Thats Our 2 Satoshis LogoWhat Happened This Week in the Digital Assets Markets?

Week-over-Week Price Changes (as of Sunday, 10/02/22)
Week over week digital asset price change
Source: TradingView, CNBC, Bloomberg, Messari
When TradFi Is More Volatile Than Digital Assets
The equity and bond markets had a wild ride this week, with equities rising 5% to start the week before giving most of it back by week’s end, while bonds retraced most of the recent rally. Meanwhile, the U.S. Dollar continued its strong march higher. For most of the year, we’d follow a statement like this by saying, “... and digital assets followed suit,” but that isn’t the case anymore. In fact, not only are digital assets seemingly immune to the gyrations of TradFi markets, but this market is now exceptionally boring compared to TradFi markets.
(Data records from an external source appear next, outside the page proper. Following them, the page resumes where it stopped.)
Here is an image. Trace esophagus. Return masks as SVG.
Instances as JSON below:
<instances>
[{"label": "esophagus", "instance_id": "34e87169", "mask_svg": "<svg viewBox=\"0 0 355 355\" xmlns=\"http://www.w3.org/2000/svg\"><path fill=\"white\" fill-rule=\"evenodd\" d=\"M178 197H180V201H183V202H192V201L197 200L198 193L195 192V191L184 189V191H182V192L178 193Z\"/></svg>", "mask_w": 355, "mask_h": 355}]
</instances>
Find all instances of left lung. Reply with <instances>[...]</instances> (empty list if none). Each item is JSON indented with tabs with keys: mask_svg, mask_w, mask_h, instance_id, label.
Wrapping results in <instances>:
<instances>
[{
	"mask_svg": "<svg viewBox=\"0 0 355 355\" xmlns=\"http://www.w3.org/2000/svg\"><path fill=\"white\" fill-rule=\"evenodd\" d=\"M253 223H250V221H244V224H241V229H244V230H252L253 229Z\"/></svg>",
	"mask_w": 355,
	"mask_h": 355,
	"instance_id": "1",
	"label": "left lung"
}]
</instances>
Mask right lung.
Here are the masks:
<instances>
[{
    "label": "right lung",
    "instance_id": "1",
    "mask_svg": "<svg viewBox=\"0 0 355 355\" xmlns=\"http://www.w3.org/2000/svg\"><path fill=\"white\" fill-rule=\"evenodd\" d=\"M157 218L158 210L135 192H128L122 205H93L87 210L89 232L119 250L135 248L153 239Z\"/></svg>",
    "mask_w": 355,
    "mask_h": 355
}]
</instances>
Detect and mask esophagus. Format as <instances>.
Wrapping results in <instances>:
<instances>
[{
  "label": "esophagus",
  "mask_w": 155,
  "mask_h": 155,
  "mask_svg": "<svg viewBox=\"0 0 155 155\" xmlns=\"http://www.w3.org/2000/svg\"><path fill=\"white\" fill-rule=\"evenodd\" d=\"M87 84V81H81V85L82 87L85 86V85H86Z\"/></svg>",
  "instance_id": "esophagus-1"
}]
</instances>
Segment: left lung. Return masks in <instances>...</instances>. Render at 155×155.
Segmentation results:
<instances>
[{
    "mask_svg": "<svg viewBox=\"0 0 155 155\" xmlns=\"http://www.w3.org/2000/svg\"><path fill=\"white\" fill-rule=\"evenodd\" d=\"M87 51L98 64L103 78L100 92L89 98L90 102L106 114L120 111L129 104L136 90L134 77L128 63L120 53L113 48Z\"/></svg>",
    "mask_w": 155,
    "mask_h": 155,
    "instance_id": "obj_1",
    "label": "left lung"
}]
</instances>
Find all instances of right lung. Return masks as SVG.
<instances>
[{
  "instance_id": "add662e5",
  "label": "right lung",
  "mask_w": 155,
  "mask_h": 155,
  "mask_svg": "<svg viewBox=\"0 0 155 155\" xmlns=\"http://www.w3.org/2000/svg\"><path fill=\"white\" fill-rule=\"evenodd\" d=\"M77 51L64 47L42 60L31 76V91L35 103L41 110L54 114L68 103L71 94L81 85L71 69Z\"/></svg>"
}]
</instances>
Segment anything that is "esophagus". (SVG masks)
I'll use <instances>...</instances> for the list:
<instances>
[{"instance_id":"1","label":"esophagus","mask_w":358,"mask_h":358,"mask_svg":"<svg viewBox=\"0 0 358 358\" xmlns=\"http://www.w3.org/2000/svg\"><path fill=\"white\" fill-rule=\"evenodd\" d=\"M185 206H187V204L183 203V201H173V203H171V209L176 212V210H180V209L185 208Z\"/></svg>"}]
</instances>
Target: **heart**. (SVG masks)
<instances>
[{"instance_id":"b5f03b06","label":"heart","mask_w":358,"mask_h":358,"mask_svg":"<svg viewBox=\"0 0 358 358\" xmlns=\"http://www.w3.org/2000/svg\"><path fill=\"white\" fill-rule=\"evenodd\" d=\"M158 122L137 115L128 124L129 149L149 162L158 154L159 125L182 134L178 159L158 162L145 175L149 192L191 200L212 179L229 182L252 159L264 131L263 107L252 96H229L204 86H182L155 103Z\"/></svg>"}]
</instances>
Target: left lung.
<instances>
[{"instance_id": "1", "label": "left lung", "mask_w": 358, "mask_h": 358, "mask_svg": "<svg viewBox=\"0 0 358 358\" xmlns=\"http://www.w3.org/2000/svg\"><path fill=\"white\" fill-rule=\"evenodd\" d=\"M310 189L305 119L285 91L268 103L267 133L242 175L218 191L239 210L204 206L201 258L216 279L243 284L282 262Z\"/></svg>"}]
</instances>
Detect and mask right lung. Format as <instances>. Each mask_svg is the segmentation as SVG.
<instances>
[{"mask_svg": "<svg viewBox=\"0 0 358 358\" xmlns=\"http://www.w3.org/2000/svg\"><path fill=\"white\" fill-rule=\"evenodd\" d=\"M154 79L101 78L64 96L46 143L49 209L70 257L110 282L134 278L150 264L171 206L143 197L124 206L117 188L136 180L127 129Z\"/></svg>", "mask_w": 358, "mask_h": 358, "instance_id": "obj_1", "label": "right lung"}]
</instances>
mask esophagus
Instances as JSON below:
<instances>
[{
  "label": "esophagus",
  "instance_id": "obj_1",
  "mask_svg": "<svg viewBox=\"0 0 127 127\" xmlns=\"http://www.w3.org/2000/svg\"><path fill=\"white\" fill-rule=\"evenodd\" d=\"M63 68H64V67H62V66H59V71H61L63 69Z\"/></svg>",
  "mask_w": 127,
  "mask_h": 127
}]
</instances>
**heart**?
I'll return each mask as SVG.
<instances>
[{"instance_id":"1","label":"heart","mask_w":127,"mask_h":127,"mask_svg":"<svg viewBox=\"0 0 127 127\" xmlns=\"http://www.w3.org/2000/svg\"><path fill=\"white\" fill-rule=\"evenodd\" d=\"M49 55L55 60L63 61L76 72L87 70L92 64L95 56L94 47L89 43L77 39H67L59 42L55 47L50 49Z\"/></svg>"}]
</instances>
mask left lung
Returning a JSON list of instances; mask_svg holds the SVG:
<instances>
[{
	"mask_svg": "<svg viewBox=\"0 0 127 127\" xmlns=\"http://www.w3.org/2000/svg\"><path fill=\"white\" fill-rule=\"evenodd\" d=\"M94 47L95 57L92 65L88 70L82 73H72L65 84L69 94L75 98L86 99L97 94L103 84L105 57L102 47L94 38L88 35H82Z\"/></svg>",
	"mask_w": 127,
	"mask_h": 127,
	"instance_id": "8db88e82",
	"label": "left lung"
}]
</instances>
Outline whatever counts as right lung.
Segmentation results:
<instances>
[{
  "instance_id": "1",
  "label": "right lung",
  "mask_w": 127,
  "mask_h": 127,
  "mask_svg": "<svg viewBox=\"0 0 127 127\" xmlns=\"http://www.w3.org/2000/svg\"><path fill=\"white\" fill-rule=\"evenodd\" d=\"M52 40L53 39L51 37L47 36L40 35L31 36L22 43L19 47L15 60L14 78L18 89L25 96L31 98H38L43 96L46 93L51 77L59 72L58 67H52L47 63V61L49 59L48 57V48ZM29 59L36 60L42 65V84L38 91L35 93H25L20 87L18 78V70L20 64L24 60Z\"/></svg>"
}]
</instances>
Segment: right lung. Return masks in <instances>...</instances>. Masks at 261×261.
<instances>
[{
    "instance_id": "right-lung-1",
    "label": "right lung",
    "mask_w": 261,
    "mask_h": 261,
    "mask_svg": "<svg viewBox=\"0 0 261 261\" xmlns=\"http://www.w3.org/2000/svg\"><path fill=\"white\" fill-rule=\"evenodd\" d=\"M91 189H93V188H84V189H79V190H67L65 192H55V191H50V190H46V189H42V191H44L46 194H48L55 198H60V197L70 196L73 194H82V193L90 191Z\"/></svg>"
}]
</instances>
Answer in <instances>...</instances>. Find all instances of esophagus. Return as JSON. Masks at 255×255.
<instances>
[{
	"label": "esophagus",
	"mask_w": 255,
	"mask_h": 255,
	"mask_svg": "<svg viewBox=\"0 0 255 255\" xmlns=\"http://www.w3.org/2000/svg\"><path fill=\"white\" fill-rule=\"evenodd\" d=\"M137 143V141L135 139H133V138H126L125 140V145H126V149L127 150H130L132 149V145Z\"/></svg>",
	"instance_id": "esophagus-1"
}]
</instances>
While the VIX and MOVE markets are heading back towards YTD highs, volatility in digital assets (as measured by BTC and ETH as a proxy) is approaching YTD lows.
Historically, periods of low volatility are met with explosive moves one way or another. They typically break down when market participants are too bullish and break up when market participants are too bearish—and let’s just say being too bullish isn’t the problem right now.
BTC & ETH ATM Implied Volatility Graph
Source: The Block

We Will Get DAO Governance Right One Day…
By Alex Woodard, Arca Senior Analyst
We will get DAO governance right one day, but today it is often a no-consequence sham.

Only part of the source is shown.